BEGIN Entries supplied
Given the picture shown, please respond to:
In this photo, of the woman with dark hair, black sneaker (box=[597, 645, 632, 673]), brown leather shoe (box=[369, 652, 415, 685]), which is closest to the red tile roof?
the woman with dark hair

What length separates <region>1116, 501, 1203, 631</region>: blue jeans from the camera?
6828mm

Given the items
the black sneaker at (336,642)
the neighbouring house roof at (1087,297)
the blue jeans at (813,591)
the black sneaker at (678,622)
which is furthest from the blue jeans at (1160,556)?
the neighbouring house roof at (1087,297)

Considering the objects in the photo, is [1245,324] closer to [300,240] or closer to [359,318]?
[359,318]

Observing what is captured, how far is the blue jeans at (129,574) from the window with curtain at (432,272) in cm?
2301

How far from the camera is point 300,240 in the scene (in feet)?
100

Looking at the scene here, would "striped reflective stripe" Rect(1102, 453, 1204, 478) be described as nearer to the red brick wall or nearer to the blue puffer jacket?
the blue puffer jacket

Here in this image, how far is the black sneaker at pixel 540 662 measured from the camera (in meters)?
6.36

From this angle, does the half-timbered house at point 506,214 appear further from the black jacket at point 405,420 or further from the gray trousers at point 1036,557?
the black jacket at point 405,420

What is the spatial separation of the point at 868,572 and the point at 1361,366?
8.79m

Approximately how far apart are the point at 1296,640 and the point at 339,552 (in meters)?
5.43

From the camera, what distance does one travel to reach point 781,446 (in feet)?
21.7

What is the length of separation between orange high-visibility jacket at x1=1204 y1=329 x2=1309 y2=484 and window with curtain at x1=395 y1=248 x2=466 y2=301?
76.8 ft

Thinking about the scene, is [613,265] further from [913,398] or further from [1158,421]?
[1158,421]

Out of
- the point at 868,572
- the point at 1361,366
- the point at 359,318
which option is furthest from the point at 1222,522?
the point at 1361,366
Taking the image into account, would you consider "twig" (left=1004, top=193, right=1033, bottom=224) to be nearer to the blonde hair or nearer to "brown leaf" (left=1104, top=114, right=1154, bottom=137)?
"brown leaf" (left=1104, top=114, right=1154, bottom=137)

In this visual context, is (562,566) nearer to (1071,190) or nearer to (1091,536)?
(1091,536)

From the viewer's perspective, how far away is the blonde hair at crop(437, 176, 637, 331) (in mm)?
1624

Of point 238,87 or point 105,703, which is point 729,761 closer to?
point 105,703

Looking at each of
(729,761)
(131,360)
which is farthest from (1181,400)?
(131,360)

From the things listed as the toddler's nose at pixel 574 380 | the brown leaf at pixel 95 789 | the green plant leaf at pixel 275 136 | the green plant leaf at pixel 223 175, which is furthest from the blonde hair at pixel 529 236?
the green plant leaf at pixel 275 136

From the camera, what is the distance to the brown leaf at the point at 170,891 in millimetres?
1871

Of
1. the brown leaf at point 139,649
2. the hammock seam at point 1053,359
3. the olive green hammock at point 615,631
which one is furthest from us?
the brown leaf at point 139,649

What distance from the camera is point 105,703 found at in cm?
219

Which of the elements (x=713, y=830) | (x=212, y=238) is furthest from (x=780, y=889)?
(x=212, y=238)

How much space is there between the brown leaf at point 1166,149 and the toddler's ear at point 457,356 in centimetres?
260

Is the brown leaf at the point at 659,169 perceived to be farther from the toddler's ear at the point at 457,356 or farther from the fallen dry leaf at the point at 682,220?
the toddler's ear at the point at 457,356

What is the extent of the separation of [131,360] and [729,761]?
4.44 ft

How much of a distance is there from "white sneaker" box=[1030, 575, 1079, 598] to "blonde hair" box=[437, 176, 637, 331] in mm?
END Entries supplied
→ **Instructions for the task**
Please repeat the listing above in full and exactly.

→ **The solution**
Given the picture shown, please respond to:
In this photo, of the woman with dark hair, black sneaker (box=[597, 645, 632, 673]), brown leather shoe (box=[369, 652, 415, 685]), which is closest to the red tile roof?
the woman with dark hair

What length separates <region>1116, 501, 1203, 631</region>: blue jeans from the camera?
6828mm

Given the items
the black sneaker at (336,642)
the neighbouring house roof at (1087,297)
the blue jeans at (813,591)
the black sneaker at (678,622)
which is furthest from the blue jeans at (1160,556)?
the neighbouring house roof at (1087,297)

Considering the objects in the photo, is [1245,324] closer to [300,240] or closer to [359,318]?
[359,318]

Observing what is captured, how far is the blue jeans at (129,574) from the window with curtain at (432,272) in cm?
2301

How far from the camera is point 300,240 in the scene (in feet)?
100

Looking at the scene here, would "striped reflective stripe" Rect(1102, 453, 1204, 478) be described as nearer to the red brick wall or nearer to the blue puffer jacket?
the blue puffer jacket

Here in this image, how far is the black sneaker at pixel 540 662 measured from the camera (in meters)?
6.36

From this angle, does the half-timbered house at point 506,214 appear further from the black jacket at point 405,420 or further from the gray trousers at point 1036,557?
the black jacket at point 405,420

What is the spatial separation of the point at 868,572 and the point at 1361,366?
8.79m

Approximately how far apart are the point at 1296,640 and the point at 339,552 (in meters)?
5.43

From the camera, what distance does one travel to reach point 781,446 (in feet)?
21.7

What is the length of separation between orange high-visibility jacket at x1=1204 y1=329 x2=1309 y2=484 and window with curtain at x1=395 y1=248 x2=466 y2=301?
76.8 ft

Thinking about the scene, is [613,265] further from [913,398] or further from [1158,421]?
[1158,421]

Out of
- the point at 868,572
- the point at 1361,366
- the point at 359,318
which option is furthest from the point at 1222,522?
the point at 1361,366
Taking the image into account, would you consider "twig" (left=1004, top=193, right=1033, bottom=224) to be nearer to the blonde hair or nearer to "brown leaf" (left=1104, top=114, right=1154, bottom=137)?
"brown leaf" (left=1104, top=114, right=1154, bottom=137)

In this visual context, is (562,566) nearer to (1071,190) or nearer to (1091,536)?
(1091,536)

From the viewer's perspective, how far away is the blonde hair at crop(437, 176, 637, 331) (in mm)?
1624

Of point 238,87 or point 105,703, which is point 729,761 closer to?
point 105,703

Looking at each of
(729,761)
(131,360)
which is farthest from (1181,400)?
(131,360)

From the things listed as the toddler's nose at pixel 574 380 | the brown leaf at pixel 95 789 | the green plant leaf at pixel 275 136 | the green plant leaf at pixel 223 175, which is furthest from the blonde hair at pixel 529 236?
the green plant leaf at pixel 275 136

From the camera, what is the distance to the brown leaf at the point at 170,891 in millimetres?
1871

Of
1. the brown leaf at point 139,649
2. the hammock seam at point 1053,359
3. the olive green hammock at point 615,631
which one is furthest from us?
the brown leaf at point 139,649

What distance from the camera is point 105,703 found at in cm?
219

Which of the elements (x=713, y=830) | (x=212, y=238) is furthest from (x=780, y=889)?
(x=212, y=238)

How much space is there between the brown leaf at point 1166,149 and the toddler's ear at point 457,356 in centimetres?
260

Is the brown leaf at the point at 659,169 perceived to be farther from the toddler's ear at the point at 457,356 or farther from the fallen dry leaf at the point at 682,220?
the toddler's ear at the point at 457,356

What is the extent of the separation of [131,360] and [729,761]?
4.44 ft

How much of a distance is there from "white sneaker" box=[1030, 575, 1079, 598] to "blonde hair" box=[437, 176, 637, 331] in mm?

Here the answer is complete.